According to court documents, one deputy told McDowell during his arrest, “He was my friend.” McDowell’s response is redacted from the report, but the deputy answers back, “Listen man, there is only one person who can judge you for this, and it isn’t me.”
McDowell had to be treated at the hospital for two gunshot wounds he suffered while on the run. One deputy said after McDowell arrived at the hospital, he told the deputy he was a Marine, then made another comment — which is redacted from the report — and went on to tell the deputies he could not imagine what it was like for them to stand there and look at him.
McDowell was later indicted on a murder charge and faces the death penalty if convicted. His next court date is June 23.
Traffic stop turns deadly
When Moyers first turned on his lights to pull over McDowell in the burgundy-colored minivan he was driving, McDowell told the woman in the van with him, “I’m not stopping; I’m not going to jail.”

*DATA EXCERPTS*
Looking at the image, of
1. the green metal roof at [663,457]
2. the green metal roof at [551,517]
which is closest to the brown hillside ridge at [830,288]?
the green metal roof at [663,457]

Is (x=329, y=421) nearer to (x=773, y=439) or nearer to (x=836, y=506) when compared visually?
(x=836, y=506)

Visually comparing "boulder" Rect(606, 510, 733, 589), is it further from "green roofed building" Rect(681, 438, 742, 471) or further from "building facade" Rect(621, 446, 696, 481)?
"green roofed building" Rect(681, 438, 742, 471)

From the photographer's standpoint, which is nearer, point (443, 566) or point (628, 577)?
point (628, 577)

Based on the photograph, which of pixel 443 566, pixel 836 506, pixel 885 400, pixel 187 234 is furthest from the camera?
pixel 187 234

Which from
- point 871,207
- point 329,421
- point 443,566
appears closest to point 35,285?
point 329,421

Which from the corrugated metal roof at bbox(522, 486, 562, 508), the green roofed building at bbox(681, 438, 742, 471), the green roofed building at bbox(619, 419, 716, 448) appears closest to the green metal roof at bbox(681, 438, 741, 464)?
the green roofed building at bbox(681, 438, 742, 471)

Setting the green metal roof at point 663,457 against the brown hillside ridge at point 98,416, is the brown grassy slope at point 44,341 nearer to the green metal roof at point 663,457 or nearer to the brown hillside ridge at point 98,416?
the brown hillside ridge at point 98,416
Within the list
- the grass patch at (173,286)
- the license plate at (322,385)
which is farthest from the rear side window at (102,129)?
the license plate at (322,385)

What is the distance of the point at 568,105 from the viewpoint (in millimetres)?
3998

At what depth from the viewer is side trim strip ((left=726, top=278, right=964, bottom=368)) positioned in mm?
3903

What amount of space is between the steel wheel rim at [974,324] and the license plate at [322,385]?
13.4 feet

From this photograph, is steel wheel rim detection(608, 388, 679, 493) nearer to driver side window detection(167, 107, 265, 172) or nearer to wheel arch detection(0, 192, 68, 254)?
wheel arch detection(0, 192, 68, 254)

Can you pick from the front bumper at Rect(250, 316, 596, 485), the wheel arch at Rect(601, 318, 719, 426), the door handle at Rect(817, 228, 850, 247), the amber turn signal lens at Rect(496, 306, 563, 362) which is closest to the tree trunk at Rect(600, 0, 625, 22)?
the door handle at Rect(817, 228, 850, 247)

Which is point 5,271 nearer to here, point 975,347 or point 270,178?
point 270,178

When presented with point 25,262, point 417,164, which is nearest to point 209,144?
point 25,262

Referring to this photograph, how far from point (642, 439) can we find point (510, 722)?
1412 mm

*REQUIRED WORK*
Summarize the passage on McDowell's arrest in two sentences. The items come from a source separate from the passage on McDowell's arrest.

*RESPONSE*
During and after his arrest, deputies spoke with McDowell, who was treated at the hospital for two gunshot wounds he suffered while on the run. He was later indicted on a murder charge, faces the death penalty if convicted, and has his next court date on June 23.